SM: The concept of personalized medicines is not new, and the risk for laboratories is that if we don’t keep up with the increased demand for biomarker testing for patients then clinicians will not have access to the information they require for appropriate treatment care. Personalized medicine is a key strategic approach to cancer care ensuring that expensive treatments are evidenced-based, whilst also giving the best value and outcomes for patients.
SC: The clinical interpretation provided by the genomics service is vital to ensuring clinicians are alerted to the presence of clinically relevant genetic variants and what the implications of these results will be for individual patients and their treatment options. There is also a pressing need to capture, store and interrogate genomics data so that patients can be identified and offered the opportunity to take part in clinical trials.
AB: What challenges exist when implementing genomic testing services at a large scale in clinical practice?
RW: A current challenge is the ability to have enough tumor biopsy material to detect the large number of genetic variants. Next-generation sequencing overcomes this because all relevant variants can be detected in a single test. The time a test takes is also critical and, again, because next-generation sequencing is a single test, the time taken to acquire all the genetic information required to make a treatment decision is reduced.
SM: Trained workforce, IT infrastructure and sample quality (FFPE) – requirement to move towards fresh from frozen.
SC: It is vital that NHS patients have equitable access to genetic testing services regardless of where they live and that we maximize the opportunity to identify patients who may benefit from novel targeted therapies. This requires clear channels of communication at the early stages of service developments to ensure clinical teams are aware of the service and when to access it, and that the testing pathway is appropriate for everyday clinical use.
And timing is everything – we need to be performing testing at agreed time points in the diagnostic pathway, but more importantly, genomic results need to be available in a timely manner.
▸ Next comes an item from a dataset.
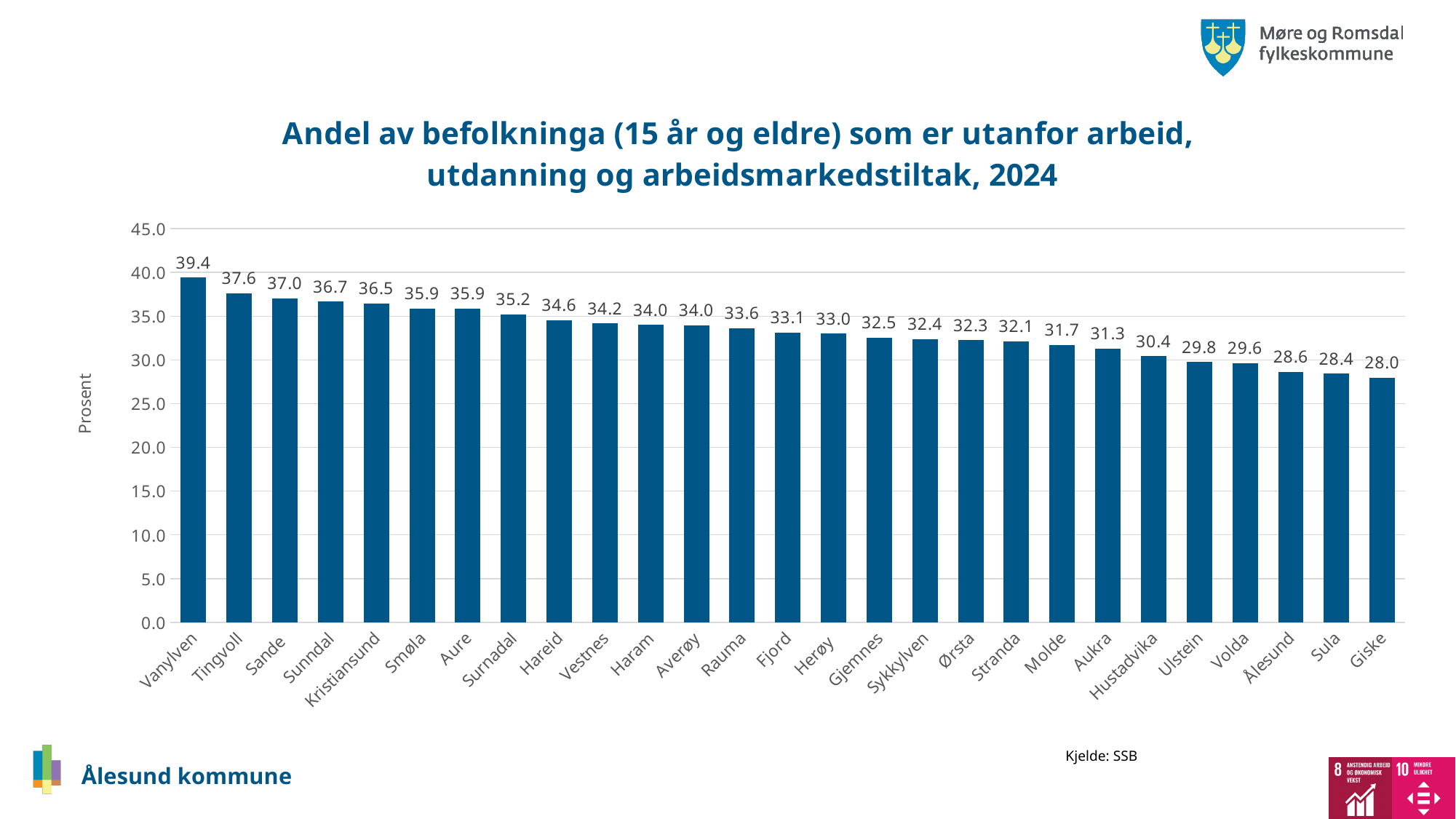
What kind of chart is shown on the slide? bar chart Which has a larger value, Kristiansund or Ulstein? Kristiansund Which municipality has the lowest value? Giske What is the value for Molde? 31.7 Is the value for Hustadvika greater or less than 35.0? less What is the difference between the values for Vanylven and Giske? 11.4 What is the value for Vanylven? 39.4 How many municipalities are shown on the chart? 27 What is the label of the vertical axis? Prosent What is the difference between the values for Tingvoll and Sande? 0.6 What is the value for Ålesund? 28.6 Which municipality has the highest value? Vanylven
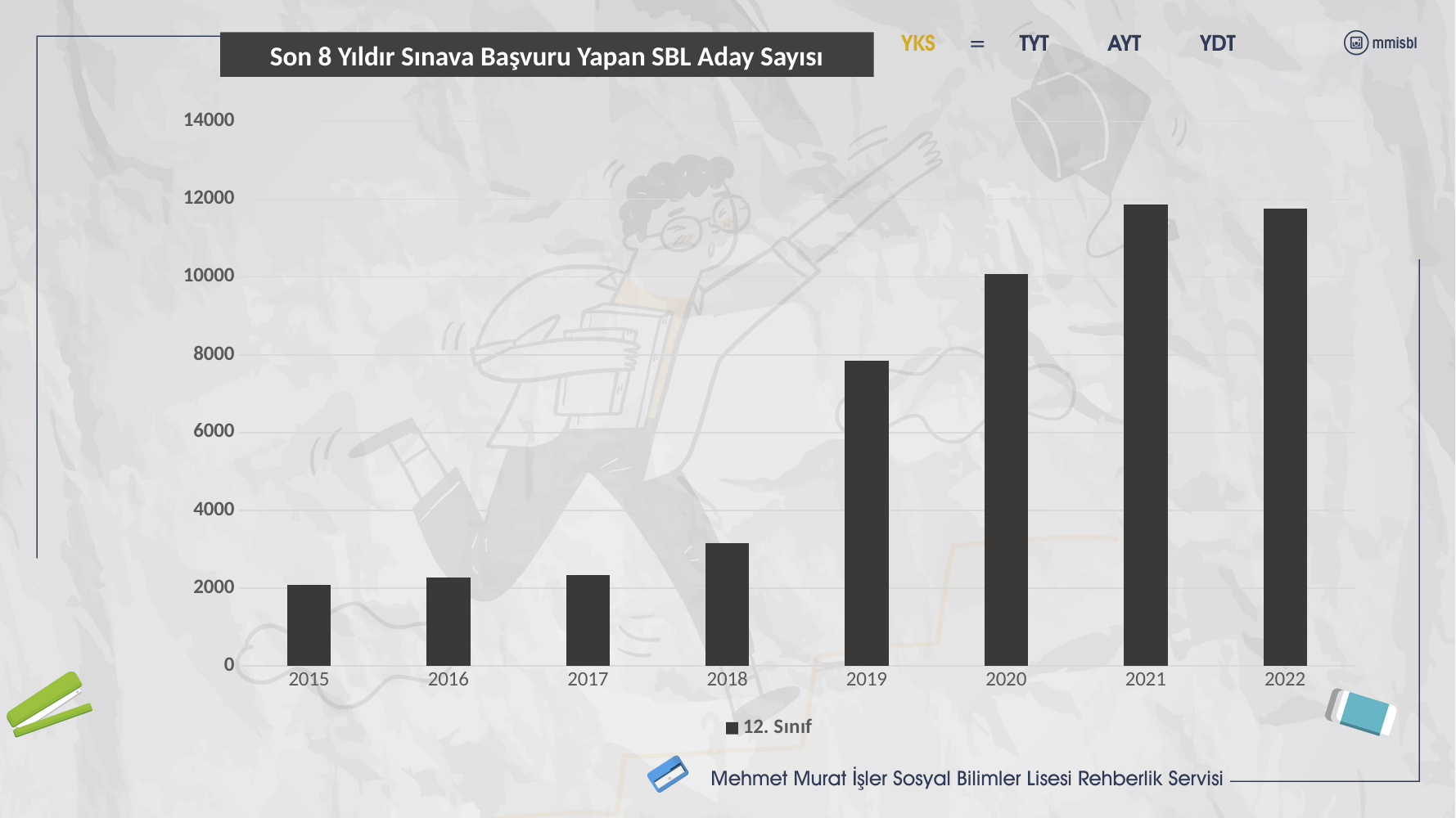
How many years are shown on the x axis of the chart? 8 Is the value for 2022 greater or less than 10000? greater Which is larger, the value for 2018 or the value for 2019? 2019 Do the values generally rise or fall from 2015 to 2022? rise Is the value for 2018 greater or less than 4000? less Which year has the lowest value in the chart? 2015 How many series does the chart's legend list? 1 What is the legend entry of the chart? 12. Sınıf What kind of chart is shown on the slide? bar chart What is the title of the chart? Son 8 Yıldır Sınava Başvuru Yapan SBL Aday Sayısı Is the value for 2019 greater or less than 8000? less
This will be key to ensuring suitable patients start treatment as soon as possible and will require ongoing investment in both diagnostic services and the healthcare workforce.
Ash Board, Editorial Director at Technology Networks was speaking to:
Rhian White, FRCPath, Consultant Clinical Scientist,
Sian Morgan, Head of All Wales Medical Genomics Laboratory,
Dr. Samantha Cox, Consultant Clinical Oncologist and Chair of All Wales Genomics Oncology Group.